As hemoglobinas mutantes introduziram o conceito de patologia molecular, que se refere a doenças causadas pela alteração de uma única proteína. As mutações na molécula de hemoglobina ocasionam, freqüentemente, a substituição de um único aminoácido. O aminoácido modificado nas hemoglobinas mutantes pode ter localizações diversas, trazendo conseqüências variáveis.

Quando está localizado na superfície da molécula, sua alteração geralmente é inócua. A grande exceção a esta regra é a hemoglobina S (HbS), que causa a anemia falciforme. A frequência do gene de HbS, ao contrário dos genes de outras hemoglobinas mutadas, é alta, chegando a 40% em algumas regiões da África.

Como a sobrevida dos homozigotos para HbS é baixa, somente uma forte pressão seletiva poderia explicar a alta incidência do gene defectivo, isto é, o heterozigoto deveria ter alguma vantagem em relação ao homozigoto normal. De fato, os portadores do gene mutado são resistentes a uma forma letal de malária.

Requisitos do problema:
Transcreva, sem nenhuma alteração, o trecho do texto sobre hemoglobinas mutantes que começa nas palavras "Como a sobrevida" e para depois de "letal de malária.". O material não tem relação com o texto sobre hemoglobinas mutantes.

Material fornecido:

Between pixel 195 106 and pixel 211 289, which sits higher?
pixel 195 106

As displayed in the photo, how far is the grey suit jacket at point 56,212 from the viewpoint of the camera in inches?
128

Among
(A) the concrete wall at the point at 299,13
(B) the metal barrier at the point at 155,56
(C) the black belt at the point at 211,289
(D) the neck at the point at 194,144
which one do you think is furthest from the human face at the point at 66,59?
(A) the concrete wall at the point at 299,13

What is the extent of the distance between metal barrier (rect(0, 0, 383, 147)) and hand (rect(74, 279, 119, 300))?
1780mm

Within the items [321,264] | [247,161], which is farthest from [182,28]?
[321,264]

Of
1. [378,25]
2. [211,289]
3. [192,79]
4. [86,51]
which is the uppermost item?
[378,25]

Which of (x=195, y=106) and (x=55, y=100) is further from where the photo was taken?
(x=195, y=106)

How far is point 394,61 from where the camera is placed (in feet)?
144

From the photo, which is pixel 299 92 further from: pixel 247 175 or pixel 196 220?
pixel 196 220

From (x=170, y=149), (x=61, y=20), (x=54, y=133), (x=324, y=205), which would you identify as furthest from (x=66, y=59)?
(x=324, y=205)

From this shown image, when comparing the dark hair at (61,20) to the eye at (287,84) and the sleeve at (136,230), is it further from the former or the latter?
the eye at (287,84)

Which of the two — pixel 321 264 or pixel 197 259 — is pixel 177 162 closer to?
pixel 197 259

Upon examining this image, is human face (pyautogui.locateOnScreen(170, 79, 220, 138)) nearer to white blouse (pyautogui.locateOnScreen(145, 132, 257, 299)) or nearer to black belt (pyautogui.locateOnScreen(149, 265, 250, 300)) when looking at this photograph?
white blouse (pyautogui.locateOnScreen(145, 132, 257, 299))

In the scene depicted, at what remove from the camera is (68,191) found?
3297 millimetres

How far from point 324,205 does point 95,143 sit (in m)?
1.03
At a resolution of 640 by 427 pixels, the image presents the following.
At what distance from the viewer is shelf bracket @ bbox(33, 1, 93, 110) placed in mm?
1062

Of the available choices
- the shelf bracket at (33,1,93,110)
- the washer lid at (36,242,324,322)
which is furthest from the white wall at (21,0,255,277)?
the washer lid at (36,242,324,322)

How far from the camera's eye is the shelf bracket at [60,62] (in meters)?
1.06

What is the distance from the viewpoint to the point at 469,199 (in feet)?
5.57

Resposta ao problema:
Como a sobrevida dos homozigotos para HbS é baixa, somente uma forte pressão seletiva poderia explicar a alta incidência do gene defectivo, isto é, o heterozigoto deveria ter alguma vantagem em relação ao homozigoto normal. De fato, os portadores do gene mutado são resistentes a uma forma letal de malária.